*PROBLEM REQUIREMENTS*: Copy the listing below word for word, starting at the line with "Of the headlight" and ending with the last line of the listing.

▼

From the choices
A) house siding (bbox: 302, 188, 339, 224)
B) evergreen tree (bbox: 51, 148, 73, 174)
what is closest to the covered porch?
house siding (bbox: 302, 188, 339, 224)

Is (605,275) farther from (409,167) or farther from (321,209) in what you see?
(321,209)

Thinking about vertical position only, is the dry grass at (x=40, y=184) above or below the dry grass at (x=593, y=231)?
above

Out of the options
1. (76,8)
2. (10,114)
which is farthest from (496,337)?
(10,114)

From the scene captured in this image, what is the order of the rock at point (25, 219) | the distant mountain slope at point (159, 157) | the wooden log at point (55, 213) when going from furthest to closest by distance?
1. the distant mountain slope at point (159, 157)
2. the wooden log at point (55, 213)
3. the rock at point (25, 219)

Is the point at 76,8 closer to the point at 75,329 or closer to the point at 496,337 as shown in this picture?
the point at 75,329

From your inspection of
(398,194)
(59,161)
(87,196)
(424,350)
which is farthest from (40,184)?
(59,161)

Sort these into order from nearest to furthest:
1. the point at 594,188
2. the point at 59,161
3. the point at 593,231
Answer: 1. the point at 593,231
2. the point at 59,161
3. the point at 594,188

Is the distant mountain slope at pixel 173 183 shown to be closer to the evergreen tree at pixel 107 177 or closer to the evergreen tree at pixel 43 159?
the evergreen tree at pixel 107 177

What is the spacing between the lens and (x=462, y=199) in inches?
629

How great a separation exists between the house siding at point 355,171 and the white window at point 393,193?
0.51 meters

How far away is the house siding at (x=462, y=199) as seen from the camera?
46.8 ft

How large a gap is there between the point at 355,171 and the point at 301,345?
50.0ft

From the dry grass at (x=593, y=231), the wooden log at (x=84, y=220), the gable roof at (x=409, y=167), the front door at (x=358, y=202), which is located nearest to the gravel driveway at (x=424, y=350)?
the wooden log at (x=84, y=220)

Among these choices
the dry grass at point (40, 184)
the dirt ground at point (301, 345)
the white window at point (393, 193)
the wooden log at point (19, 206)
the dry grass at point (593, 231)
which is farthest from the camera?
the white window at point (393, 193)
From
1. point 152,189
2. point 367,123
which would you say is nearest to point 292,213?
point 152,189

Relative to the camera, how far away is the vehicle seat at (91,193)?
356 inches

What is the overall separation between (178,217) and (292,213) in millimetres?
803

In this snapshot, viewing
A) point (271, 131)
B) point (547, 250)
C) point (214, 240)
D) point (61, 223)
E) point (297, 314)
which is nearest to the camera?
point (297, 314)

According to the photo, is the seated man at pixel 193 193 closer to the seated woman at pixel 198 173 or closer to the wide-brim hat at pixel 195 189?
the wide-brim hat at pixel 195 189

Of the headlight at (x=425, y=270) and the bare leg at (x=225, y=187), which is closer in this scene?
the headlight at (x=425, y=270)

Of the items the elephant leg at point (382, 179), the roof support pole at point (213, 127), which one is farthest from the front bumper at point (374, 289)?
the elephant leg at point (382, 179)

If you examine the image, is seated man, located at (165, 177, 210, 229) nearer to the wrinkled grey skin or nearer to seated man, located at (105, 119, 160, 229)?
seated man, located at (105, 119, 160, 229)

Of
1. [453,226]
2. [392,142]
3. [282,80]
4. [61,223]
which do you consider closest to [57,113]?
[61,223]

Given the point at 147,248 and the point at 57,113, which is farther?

▲

*ANSWER TO THE PROBLEM*:
Of the headlight at (x=425, y=270) and the bare leg at (x=225, y=187), which is closer in this scene?
the headlight at (x=425, y=270)

Of the items the elephant leg at point (382, 179), the roof support pole at point (213, 127), which one is farthest from the front bumper at point (374, 289)?
the elephant leg at point (382, 179)

If you examine the image, is seated man, located at (165, 177, 210, 229) nearer to the wrinkled grey skin or nearer to seated man, located at (105, 119, 160, 229)?
seated man, located at (105, 119, 160, 229)

Of
1. [453,226]
2. [392,142]
3. [282,80]
4. [61,223]
which do you consider closest to [57,113]?
[61,223]

Given the point at 147,248 and the point at 57,113, which is farther?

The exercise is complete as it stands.